サラエヴォの墓地は、かつてオリンピックスタジアムだった (2/2ページ)

心に残る家族葬



1991年、まずは地理的、経済的に最も西側に近かったスロヴェニアが独立、続いてクロアチア、そして1992年には、サラエヴォを首都とするボスニア・ヘルツェゴビナが独立を宣言する。スロヴェニア、クロアチアに比べ、民族の混在率が高かったボスニアはの内戦は泥沼化し、約3年半の間に死者約20万人、難民・避難民約220万人が発生。第2次大戦以降、ヨーロッパで最悪の紛争となった。

■おびただしい数の死者を埋葬するために墓地と化したオリンピックスタジアム

ボスニア全土で繰り広げられた戦闘により、当然サラエヴォのオリンピック会場も破壊された。増大する死者により墓地が不足し、土地の多いオリンピック会場やサッカー場は全て墓地と化したのである。
1995年、ボスニア紛争は終結した。それ以後、五輪会場の一部は再建されたがほとんどは放置され廃墟と化する。その周辺にはおびただしい数の墓標だけが残り、ほとんどの墓石には、1992年から1995年の没年月日が記されている。


■カタリーナ・ヴィットの願い

カタリーナ・ヴィットは、サラエヴォ五輪後、1988年のカルガリー五輪でも金メダルを獲得し、五輪2連覇の偉業を達成する。その後現役を引退し、共産圏では珍しかったプロスケーターとなるが、1994年、プロ選手の参加が認められたリレハンメル五輪で3度目の五輪出場を果たす。
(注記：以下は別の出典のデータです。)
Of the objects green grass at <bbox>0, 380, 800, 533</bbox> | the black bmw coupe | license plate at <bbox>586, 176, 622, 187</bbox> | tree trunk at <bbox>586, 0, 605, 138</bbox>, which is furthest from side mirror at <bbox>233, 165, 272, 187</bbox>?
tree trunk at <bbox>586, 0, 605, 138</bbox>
28歳のヴィットは体型も変化し、技術では若い現役選手たちに遠く及ばす、18歳の頃の輝きは失われていたが、有名な反戦歌「花はどこへ行った」に乗せたフリーで、戦闘の最中だったサラエヴォの現状を世界に伝えようとした姿は美しかった。

これからは、五輪会場が墓地になるような歴史が繰り返さない事を願うばかりである。